>>65371
Thanks brah!
>>65419
>It's not enough to read something, you will actually have to actually understand it. Which you have clearly failed to, as what you have just described has very little to do with Marx's theory.
Somethings tells me this will be all about semantics and not substance.
>There's no concept of "labour value" in Marx's theory.
Pure semantics.
>Socially necessary labour time (SNLT) is not a criterion.
Also semantics.
>It's the average amount of labour time necessary for the average worker, with average skills, using average tools available, working at average intensity, under normal work conditions in a given society at a given time to produce the commodity. It's really just the average amount of labour needed to produce a given commodity at a given place and time.
Funny, didn't you just say something about how one has to not just read, but understand? Yet here you are, missing just about any point I made. Here, let me quote the relevant bits for you:
>Like I said, Marx came up with it from thin air. He never justified this criterion. Why is the labor relevant that's socially necessary, not, say, the labor that was actually expended?
Why is the wooden chair I created worth two hours of SNLT and not one hour, just because some lazy assholes drove up the average?
>How do we even establish what's socially necessary without arbitrarily putting goods in specific categories?
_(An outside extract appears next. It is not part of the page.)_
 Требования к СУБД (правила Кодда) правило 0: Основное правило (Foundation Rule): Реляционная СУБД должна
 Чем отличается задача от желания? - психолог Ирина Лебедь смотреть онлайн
That's a huge problem in itself, and would be even if he could show why social necessity was relevant. Does a mahogany table belong to the same category as a garden table? Is the socially necessary labor time for the one also socially necessary for the other? That this would discriminate against the producers of the higher quality mahogany table should go without mention.
This is relevant because you mentioned "given goods". Goods aren't "given". Two products can be physically almost identical, yet can have different uses depending on the time they're sold, who they're sold to and so on. A box of ice cubes in summer and a box of ice cubes in winter are physically identital and yet during summer, the ice cubes obviously have a far greater use value and are harder to create. Are they still the same good, or different goods? How do you differentiate?
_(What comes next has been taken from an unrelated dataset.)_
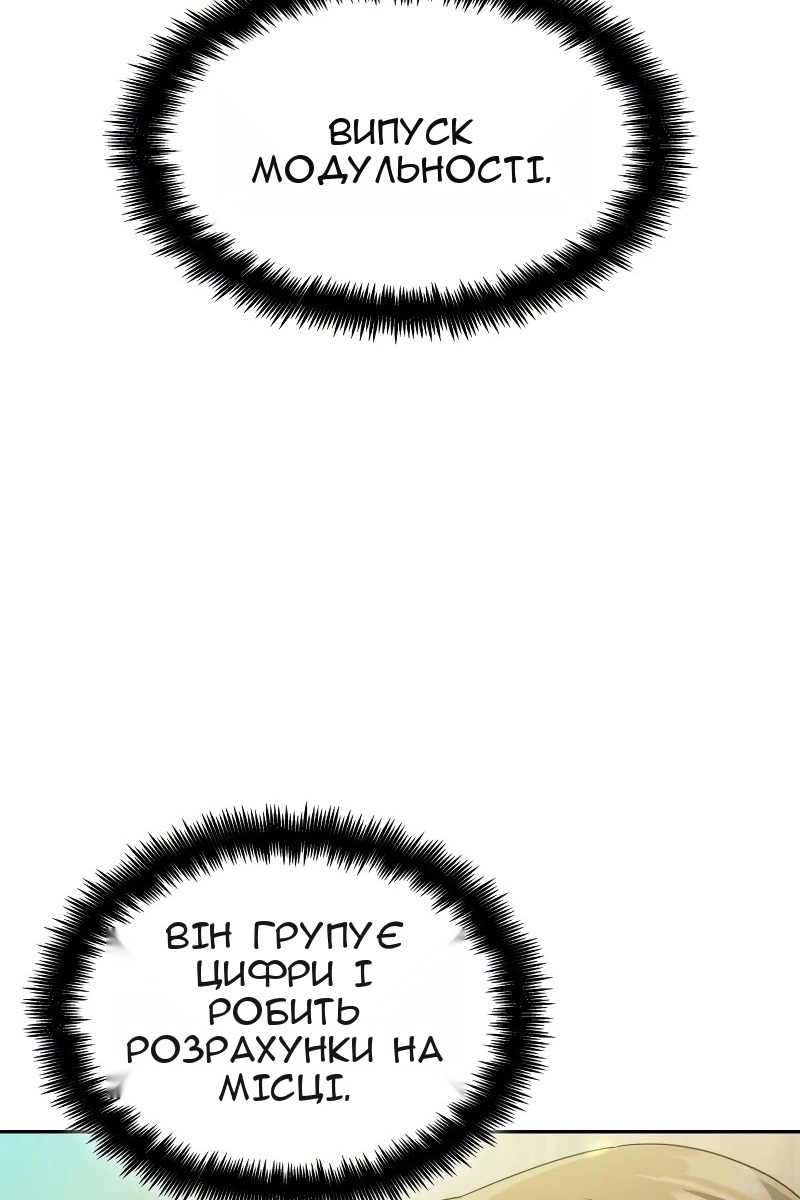 Сторінка 14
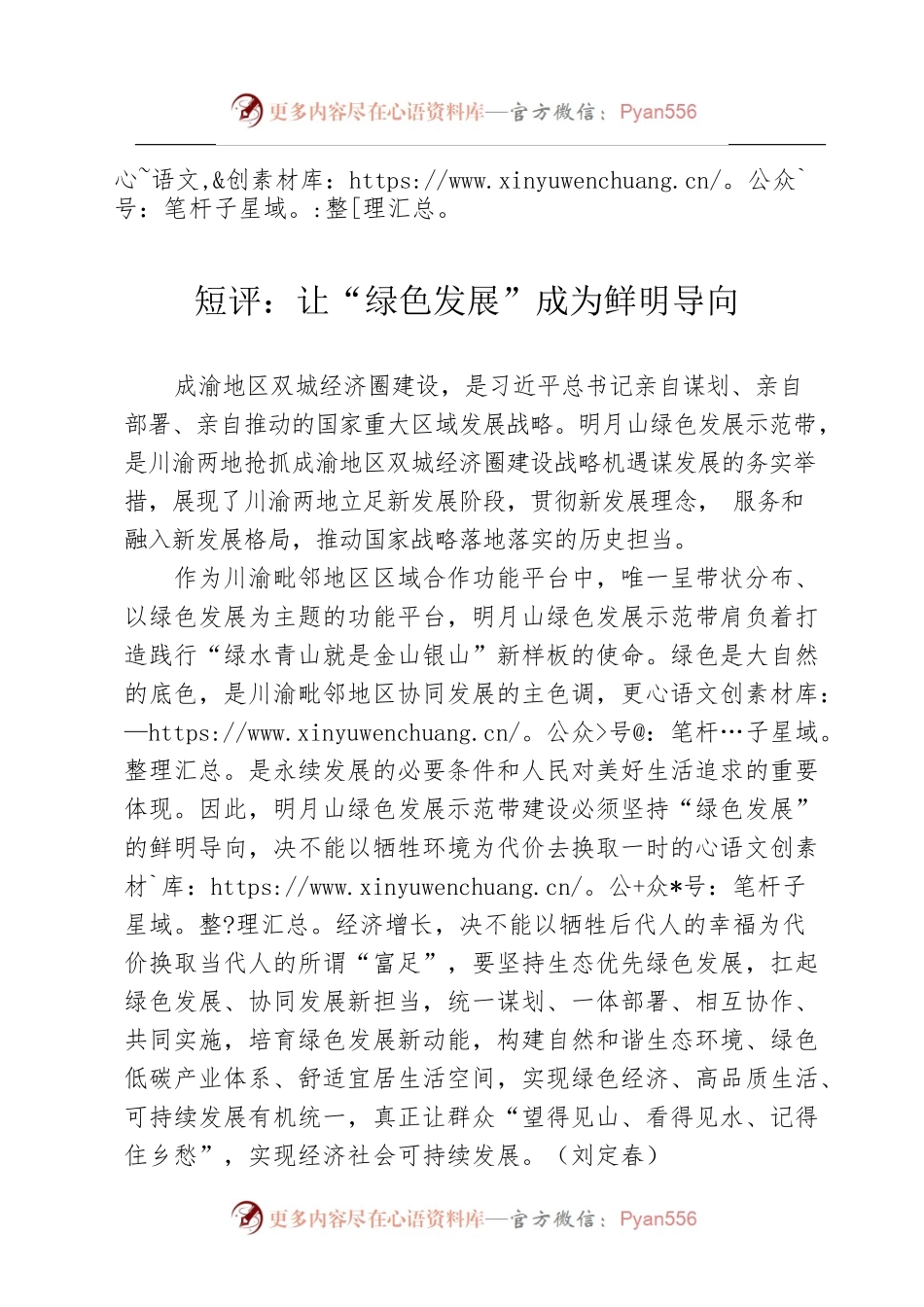 短评：让“绿色发展”成为鲜明导向.docx_第1页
>The value of a commodity in exchange is this SNLT (at the time and place of the exchange, not the production). So this goes away with the persistent "if I work more it's worth more" bullshit. However, more important is that value only exists in exchange of commodities, and to be a commodity a good must have both use-value and exchange-value (without use-value it won't be exchanged, and it cannot be exchanged without exchange-value). Mudpies are not commodities, they have no value.
Why bring in the SNLT at all, when use value already explains everything? You can fully explain exchange and even market prices without ever mentioning SNLT by simply comparing the ordinal utility rankings of different actors.
Concerning the mudpies, you still didn't show why, if they offer some use to someone, no matter how limited, they shouldn't sell for a high price. You vitiated the argument, you didn't defeat it. The reason why you didn't defeat it is because the main problem, that SNLT is completely irrelevant in the context of exchange (or any other context), is still there.
>So why did Marx came up with all this shit? He wanted to understand what was common to commodities that made them interchangeable. What is this common thing that allowed Aristotle to say 5 beds = 1 house. This common thing was called value in classical economics. You could say it's based on use-value, but that would have the same problem that you pointed out with labour. Use-values are of different kinds and cannot be compared. Also, use-value depends on the individual properties of the particular commodities, which are lost in exchange, as it abstracts away use-value and commodities appear as exchange-value only (the 5 beds are the same "ideal" commodity). Marx pointed out that all commodities are products of labour, and labour without form can be understood as labour time. However, since commodities are in abstract, they cannot have a value that equals the actual amount of labour time that went into their production. This is why value is based on abstract labour time, which is the SNLT.
All of this is unnecessary. The Austrian School offers a much more elegant solution, the aforementioned comparison of ordinal utility rankings. You can even explain how monetary systems evolve out of barter with the Austrian model, and every step of it can be justified with clear logic. On the other hand, your account is full of gaps in the logic, and it doesn't offer any explanatory power either. It fails both as an a priori and as an empirical theory.